Task statement
Return the full listing unchanged, apart from leaving out its images.

Source data
○ ○ ○ ○ ○

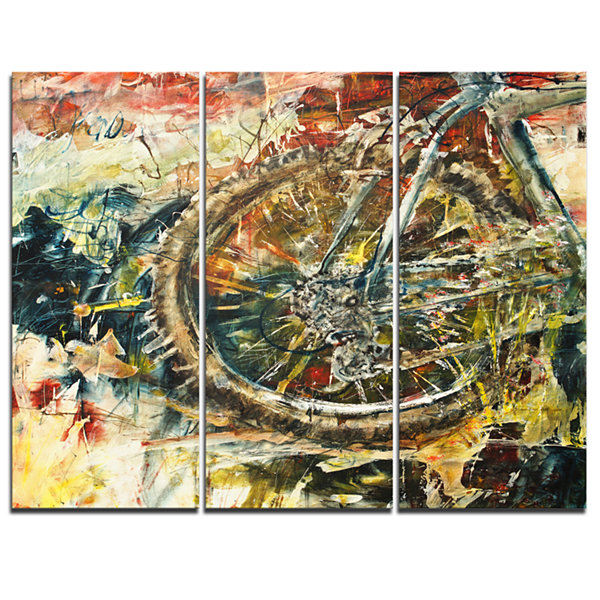 Design Art Mountain Bike Oil Painting Abstract Canvas Artwork - 3 Panels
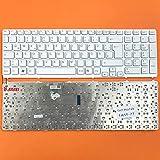 DE Weiß Tastatur mit Silber Rahmen ohne Beleuchtung...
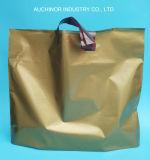 工場はプラスチックショッピングハンドル袋にポリ袋をする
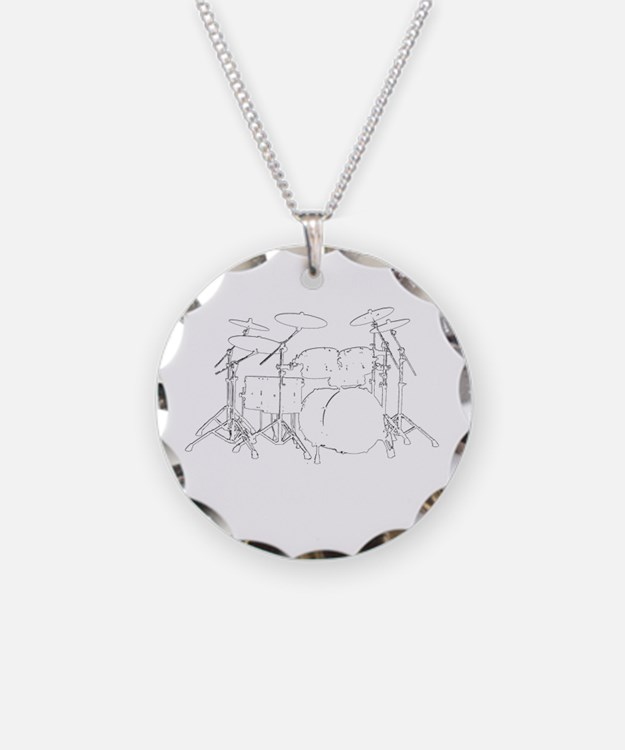 The tempo is what I say (TS- Necklace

○ ○ ○ ○ ○

Exercise result
 Design Art Mountain Bike Oil Painting Abstract Canvas Artwork - 3 Panels
 DE Weiß Tastatur mit Silber Rahmen ohne Beleuchtung...
 工場はプラスチックショッピングハンドル袋にポリ袋をする
 The tempo is what I say (TS- Necklace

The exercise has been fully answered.